╭─ Exercise material

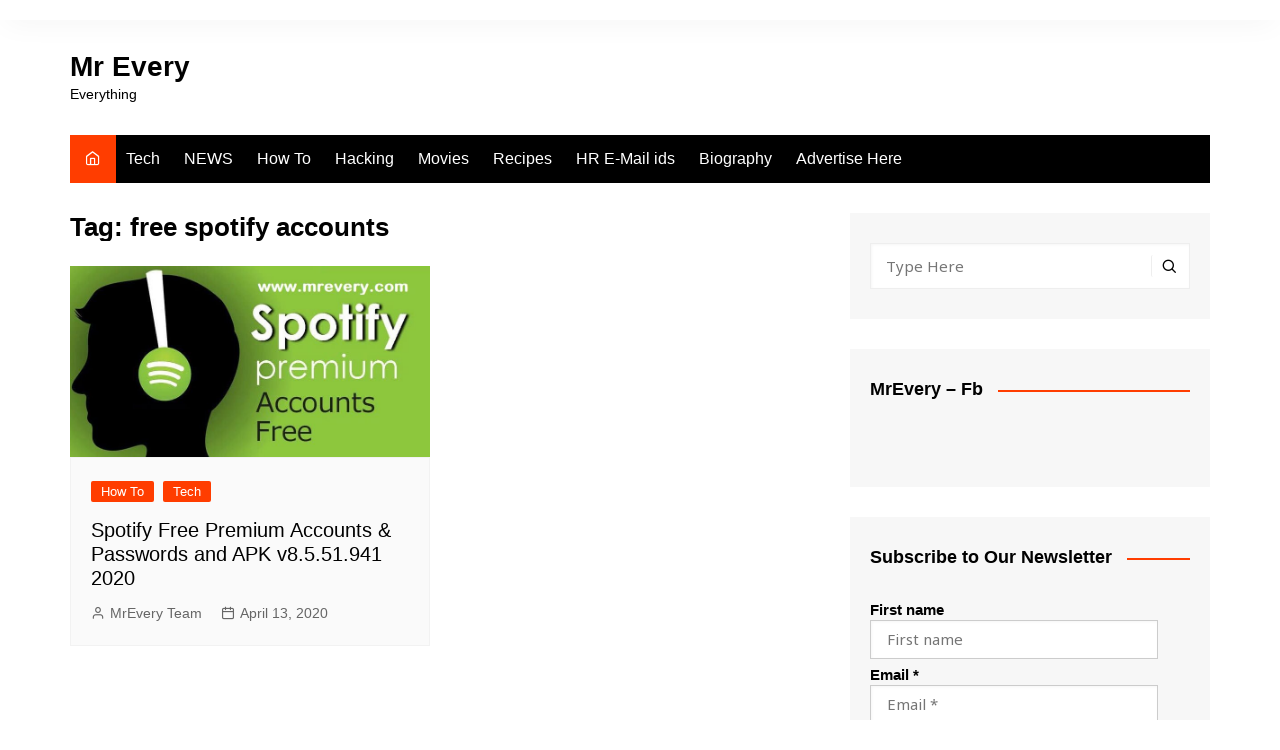

--- FILE ---
content_type: text/html; charset=utf-8
request_url: https://www.google.com/recaptcha/api2/aframe
body_size: 266
content:
<!DOCTYPE HTML><html><head><meta http-equiv="content-type" content="text/html; charset=UTF-8"></head><body><script nonce="Ygr14ykpUrpXpUM5pstqzg">/** Anti-fraud and anti-abuse applications only. See google.com/recaptcha */ try{var clients={'sodar':'https://pagead2.googlesyndication.com/pagead/sodar?'};window.addEventListener("message",function(a){try{if(a.source===window.parent){var b=JSON.parse(a.data);var c=clients[b['id']];if(c){var d=document.createElement('img');d.src=c+b['params']+'&rc='+(localStorage.getItem("rc::a")?sessionStorage.getItem("rc::b"):"");window.document.body.appendChild(d);sessionStorage.setItem("rc::e",parseInt(sessionStorage.getItem("rc::e")||0)+1);localStorage.setItem("rc::h",'1769955926495');}}}catch(b){}});window.parent.postMessage("_grecaptcha_ready", "*");}catch(b){}</script></body></html>

--- FILE ---
content_type: text/plain
request_url: https://www.google-analytics.com/j/collect?v=1&_v=j102&a=1576313303&t=pageview&_s=1&dl=http%3A%2F%2Fwww.mrevery.com%2Ftag%2Ffree-spotify-accounts%2F&ul=en-us%40posix&dt=free%20spotify%20accounts%20Archives%20-%20Mr%20Every&sr=1280x720&vp=1280x720&_u=YEBAAAABAAAAAC~&jid=602100149&gjid=599400123&cid=489424713.1769955925&tid=UA-141723146-1&_gid=751923518.1769955925&_r=1&_slc=1&gtm=45He61r1n81MRVGBN5v813119404za200zd813119404&gcd=13l3l3l3l1l1&dma=0&tag_exp=103116026~103200004~104527907~104528501~104684208~104684211~115616986~115938466~115938468~116185181~116185182~116988316~117041588&z=392052527
body_size: -449
content:
2,cG-2BC94ZFSTS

╰─

• **Assigned task**
Every line in the records that holds the word "html" should be copied into the answer.

• **Reply**
content_type: text/html; charset=utf-8
<!DOCTYPE HTML><html><head><meta http-equiv="content-type" content="text/html; charset=UTF-8"></head><body><script nonce="Ygr14ykpUrpXpUM5pstqzg">/** Anti-fraud and anti-abuse applications only. See google.com/recaptcha */ try{var clients={'sodar':'https://pagead2.googlesyndication.com/pagead/sodar?'};window.addEventListener("message",function(a){try{if(a.source===window.parent){var b=JSON.parse(a.data);var c=clients[b['id']];if(c){var d=document.createElement('img');d.src=c+b['params']+'&rc='+(localStorage.getItem("rc::a")?sessionStorage.getItem("rc::b"):"");window.document.body.appendChild(d);sessionStorage.setItem("rc::e",parseInt(sessionStorage.getItem("rc::e")||0)+1);localStorage.setItem("rc::h",'1769955926495');}}}catch(b){}});window.parent.postMessage("_grecaptcha_ready", "*");}catch(b){}</script></body></html>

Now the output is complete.